Per-100 G Protein Benchmarks By Scenario

Use this late-game table when planning meals or logging. It groups real-world Angus-style choices by how you’ll cook and serve them.

Scenario Use This Match Protein/100 g
Lean Angus burger on the grill Cooked patty 95/5 ~26 g
Juicy pub-style Angus burger Cooked patty 80/20 ~26 g
Weeknight sirloin, trimmed Sirloin, cooked, lean only ~30–31 g
Holiday tenderloin roast, carved Tenderloin roast, lean + fat ~20–24 g
Raw macro prep for batch burgers Raw 93/7 grind ~21–22 g

Buying And Logging Tips That Save Time

Pick Labels That Specify The Trim

“Trimmed to 0″ fat” or a clear “93/7” makes logging simpler.
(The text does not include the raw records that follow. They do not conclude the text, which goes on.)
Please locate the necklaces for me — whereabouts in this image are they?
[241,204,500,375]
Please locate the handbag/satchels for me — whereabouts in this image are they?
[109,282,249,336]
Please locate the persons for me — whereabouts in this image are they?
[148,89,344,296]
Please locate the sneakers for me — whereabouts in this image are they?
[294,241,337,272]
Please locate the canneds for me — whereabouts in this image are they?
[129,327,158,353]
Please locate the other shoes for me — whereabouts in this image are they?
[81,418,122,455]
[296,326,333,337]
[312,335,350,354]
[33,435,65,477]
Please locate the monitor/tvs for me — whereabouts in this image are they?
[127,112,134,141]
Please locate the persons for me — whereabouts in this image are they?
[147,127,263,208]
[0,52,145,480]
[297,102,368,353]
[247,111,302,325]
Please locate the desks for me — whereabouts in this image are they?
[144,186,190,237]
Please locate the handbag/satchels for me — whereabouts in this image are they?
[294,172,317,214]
With Angus programs, marbling adds flavor; your per-100 g protein stays in line with the trim level on the label.

Weigh Finished Portions For Cooked Logs

If you plan to log cooked weight, put the steak back on the scale after resting. Use the cooked entry in your app that matches the same cut and trim.

Batch-Cook And Record An Average

Cooking four similar Angus patties? Weigh the whole batch cooked, divide by four, and apply the per-100 g cooked figure. It keeps serving-to-serving swings low.

What The Numbers Mean For Meals

A 150 g cooked sirloin brings ~45 g protein and pairs well with starches or greens without overloading calories. A 100 g cooked patty lands near 26 g, which fits into bowls, sandwiches, or high-protein salads. Tenderloin shines for special dinners; if you want a higher protein punch per 100 g from that cut, choose the lean-only portion when trimming and slicing.

Method Notes And Sources

All values lean on public datasets that publish nutrients per 100 g so shoppers can compare cuts and grinds fairly. The USDA’s FoodData Central explains the per-100 g standard and how to scale to any serving size, and the linked entries above mirror those methods with clear, cut-specific pages (USDA per-100 g standard; example pages for 95/5 cooked patty and sirloin, cooked).